Spark is a general-purpose data processing engine, an API-powered toolkit which data scientists and application developers incorporate into their applications to rapidly query, analyze and transform data at scale. Spark's flexibility makes it well-suited to tackling a range of use cases, and it is capable of handling several petabytes of data at a time, distributed across a cluster of thousands of cooperating physical or virtual servers. Typical use cases include:

  • Stream processing: From log files to sensor data, application developers increasingly have to cope with "streams" of data. This data arrives in a steady stream, often from multiple sources simultaneously. While it is certainly feasible to allow these data streams to be stored on disk and analyzed retrospectively, it can sometimes be sensible or important to process and act upon the data as it arrives.
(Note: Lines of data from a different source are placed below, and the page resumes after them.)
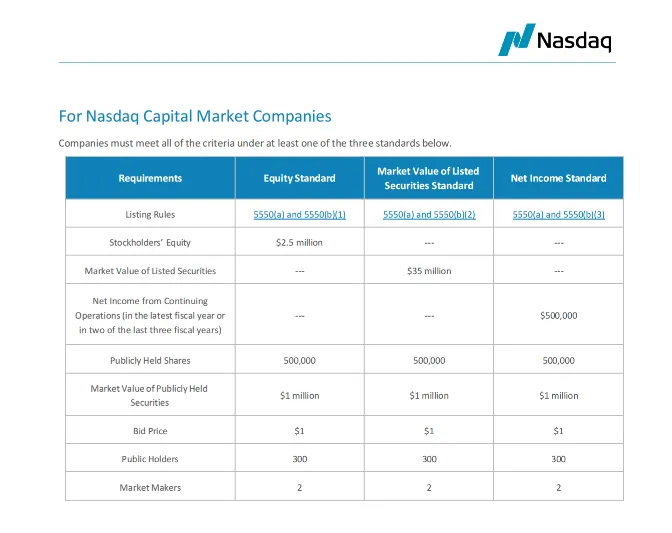 Nasdaq

For Nasdaq Capital Market Companies

Companies must meet all of the criteria under at least one of the three standards below.

| Requirements | Equity Standard | Market Value of Listed Securities Standard | Net Income Standard |
|---|---|---|---|
| Listing Rules | 5550(a) and 5550(b)(1) | 5550(a) and 5550(b)(2) | 5550(a) and 5550(b)(3) |
| Stockholders' Equity | \$2.5 million | --- | --- |
| Market Value of Listed Securities | --- | \$35 million | --- |
| Net Income from Continuing Operations (in the latest fiscal year or in two of the last three fiscal years) | --- | --- | \$500,000 |
| Publicly Held Shares | 500,000 | 500,000 | 500,000 |
| Market Value of Publicly Held Securities | \$1 million | \$1 million | \$1 million |
| Bid Price | \$1 | \$1 | \$1 |
| Public Holders | 300 | 300 | 300 |
| Market Makers | 2 | 2 | 2 |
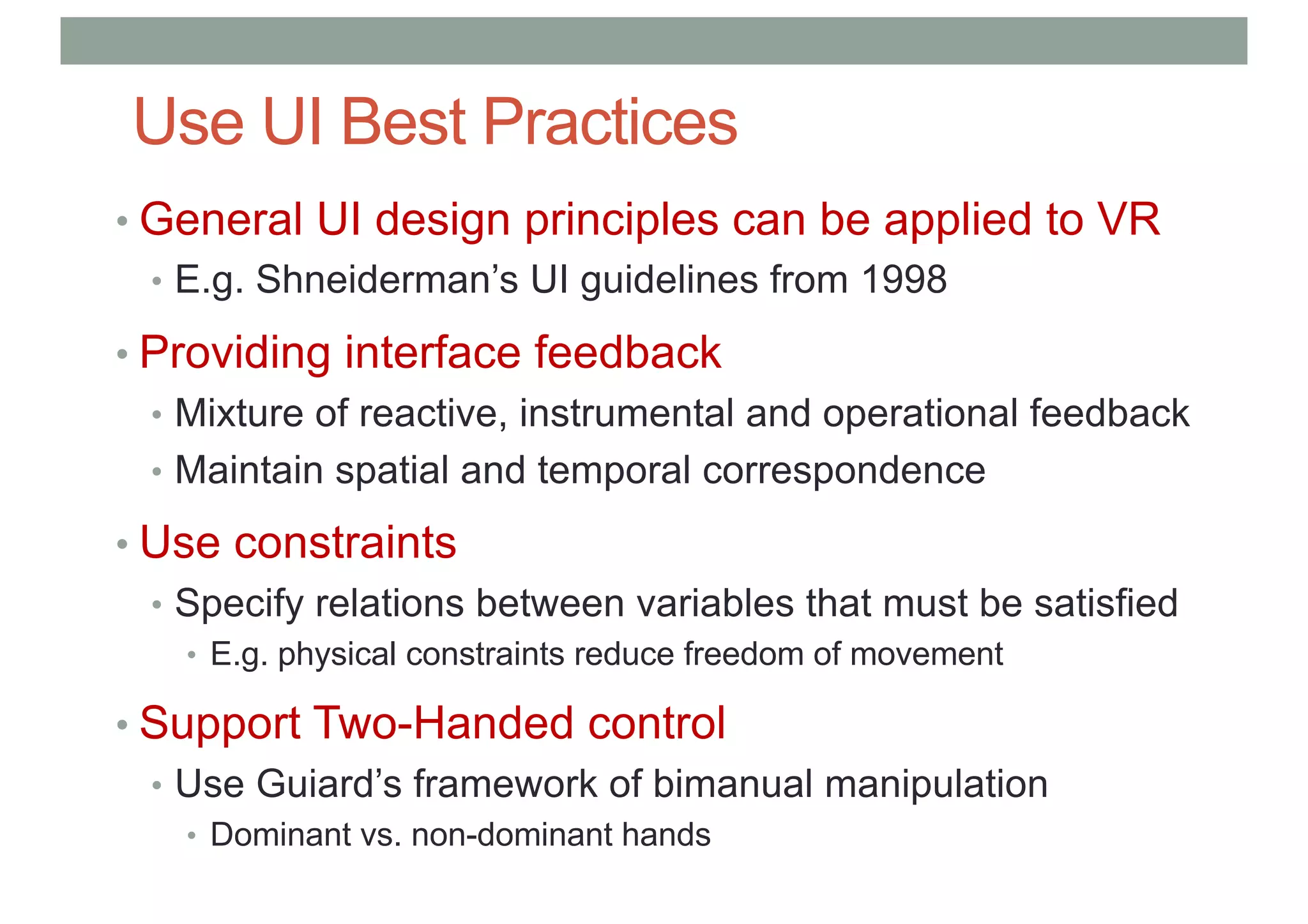 Use UI Best Practices

• General UI design principles can be applied to VR
  • E.g. Shneiderman's UI guidelines from 1998
• Providing interface feedback
  • Mixture of reactive, instrumental and operational feedback
  • Maintain spatial and temporal correspondence
• Use constraints
  • Specify relations between variables that must be satisfied
    • E.g. physical constraints reduce freedom of movement
• Support Two-Handed control
  • Use Guiard's framework of bimanual manipulation
    • Dominant vs. non-dominant hands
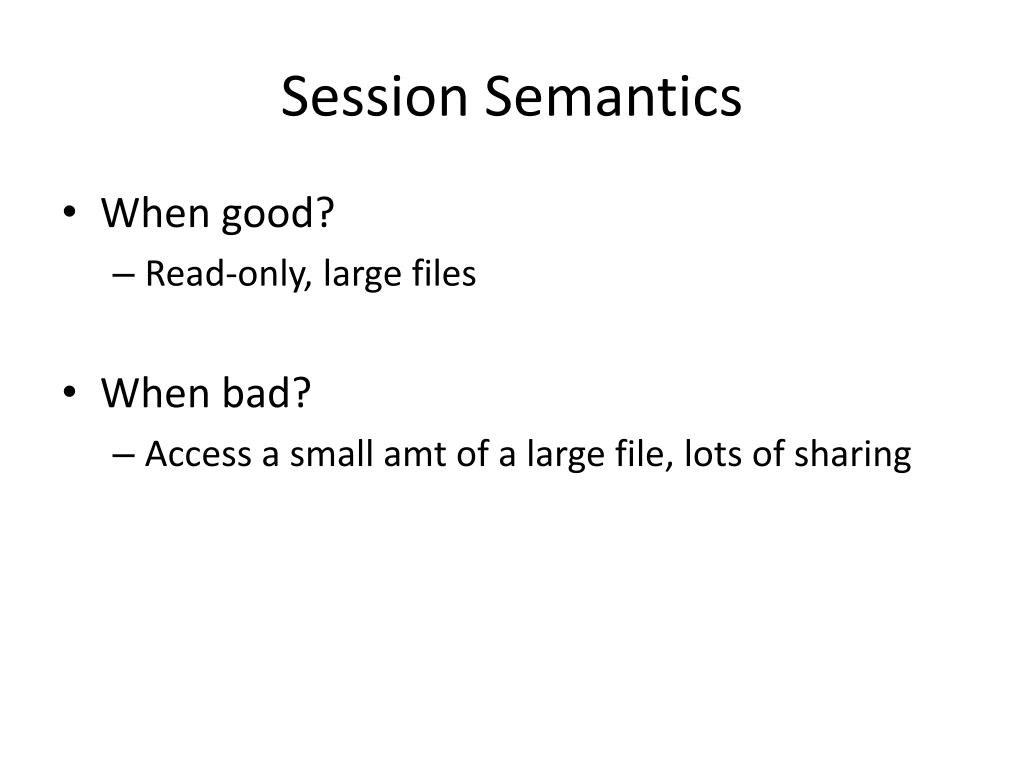 Session Semantics

• When good?
– Read-only, large files

• When bad?
– Access a small amt of a large file, lots of sharing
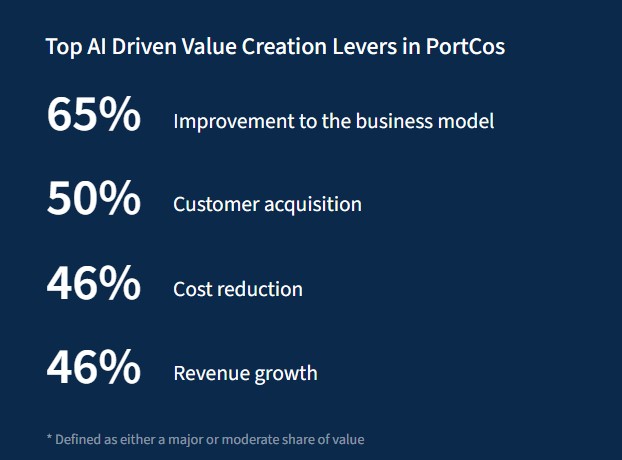 Top AI Driven Value Creation Levers in PortCos

65% Improvement to the business model

50% Customer acquisition

46% Cost reduction

46% Revenue growth

* Defined as either a major or moderate share of value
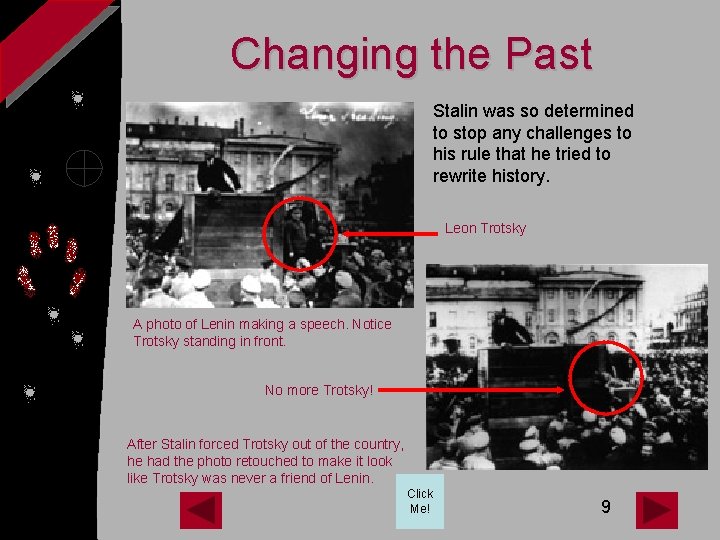 Changing the Past

Stalin was so determined to stop any challenges to his rule that he tried to rewrite history.

Leon Trotsky

A photo of Lenin making a speech. Notice Trotsky standing in front.

No more Trotsky!

After Stalin forced Trotsky out of the country, he had the photo retouched to make it look like Trotsky was never a friend of Lenin.

Click Me!

9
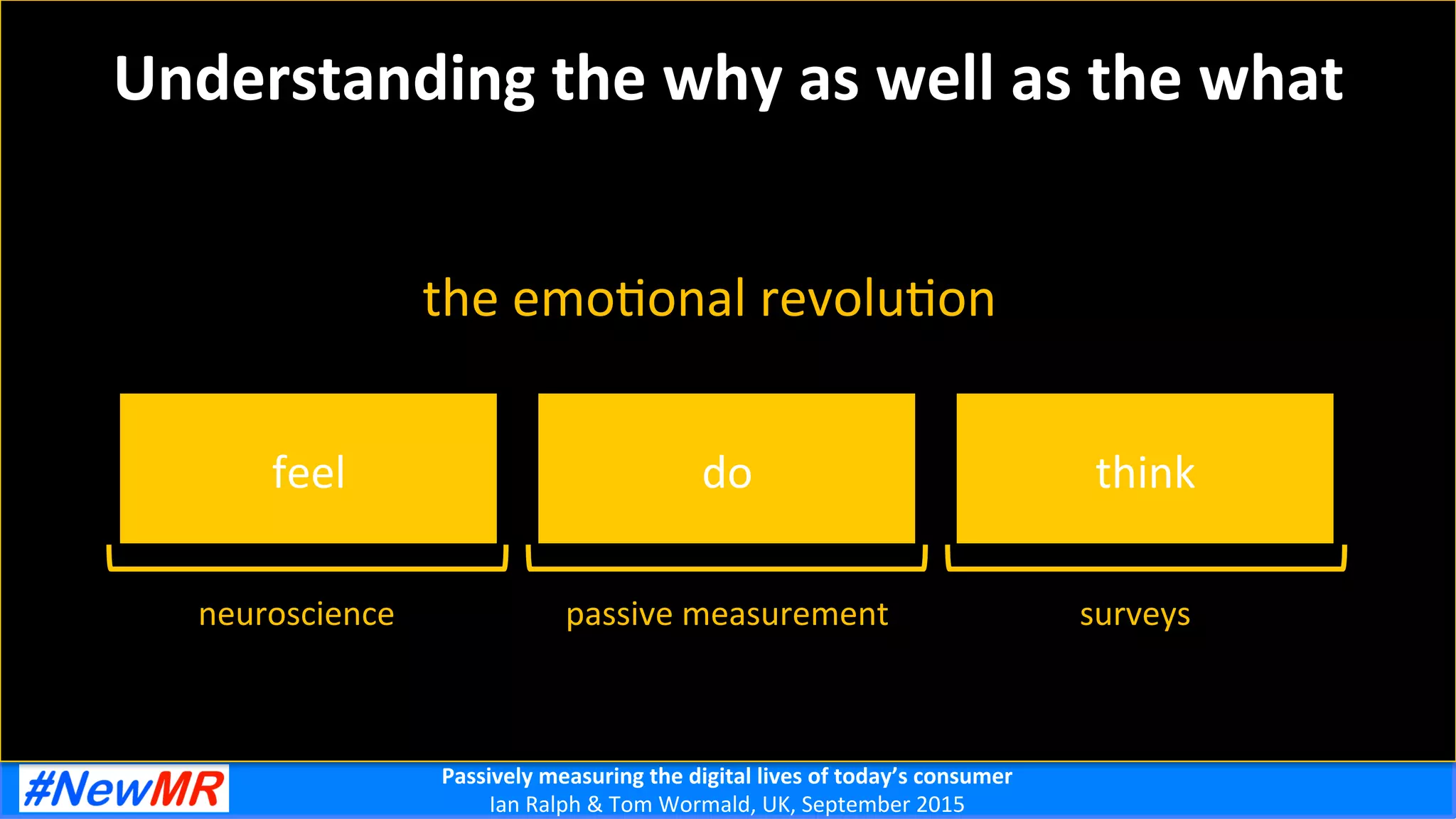 Understanding the why as well as the what

the emotional revolution

feel

do

think

neuroscience

passive measurement

surveys

#NewMR

Passively measuring the digital lives of today's consumer
Ian Ralph & Tom Wormald, UK, September 2015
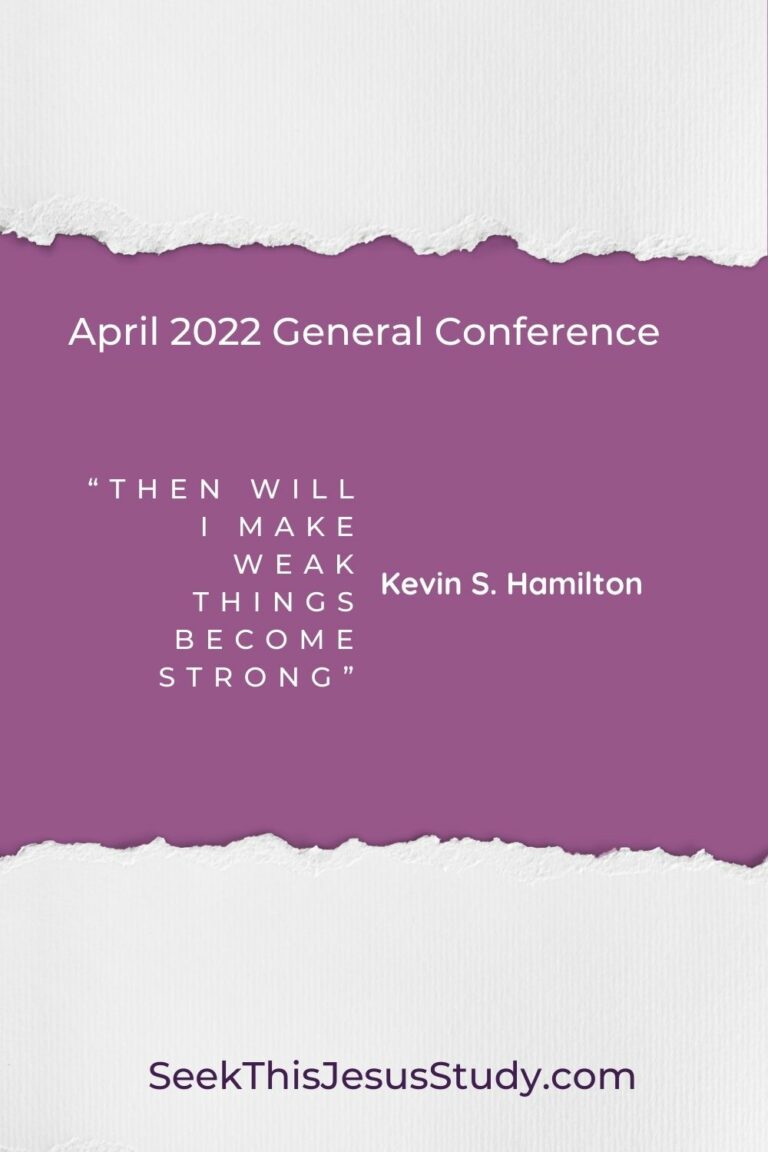 April 2022 General Conference

“THEN WILL I MAKE WEAK THINGS BECOME STRONG”

Kevin S. Hamilton

SeekThisJesusStudy.com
Streams of data related to financial transactions, for example, can be processed in real time to identify--and refuse--potentially fraudulent transactions.
  • Machine learning: As data volumes grow, machine learning approaches become more feasible and increasingly accurate. Software can be trained to identify and act upon triggers within well-understood data sets before applying the same solutions to new and unknown data. Spark's ability to store data in memory and rapidly run repeated queries makes it well-suited to training machine learning algorithms. Running broadly similar queries again and again, at scale, significantly reduces the time required to iterate through a set of possible solutions in order to find the most efficient algorithms.
  • Interactive analytics: Rather than running pre-defined queries to create static dashboards of sales or production line productivity or stock prices, business analysts and data scientists increasingly want to explore their data by asking a question, viewing the result, and then either altering the initial question slightly or drilling deeper into results. This interactive query process requires systems such as Spark that are able to respond and adapt quickly.
  • Data integration: Data produced by different systems across a business is rarely clean or consistent enough to simply and easily be combined for reporting or analysis. Extract, transform, and load (ETL) processes are often used to pull data from different systems, clean and standardize it, and then load it into a separate system for analysis. Spark (and Hadoop) are increasingly being used to reduce the cost and time required for this ETL process.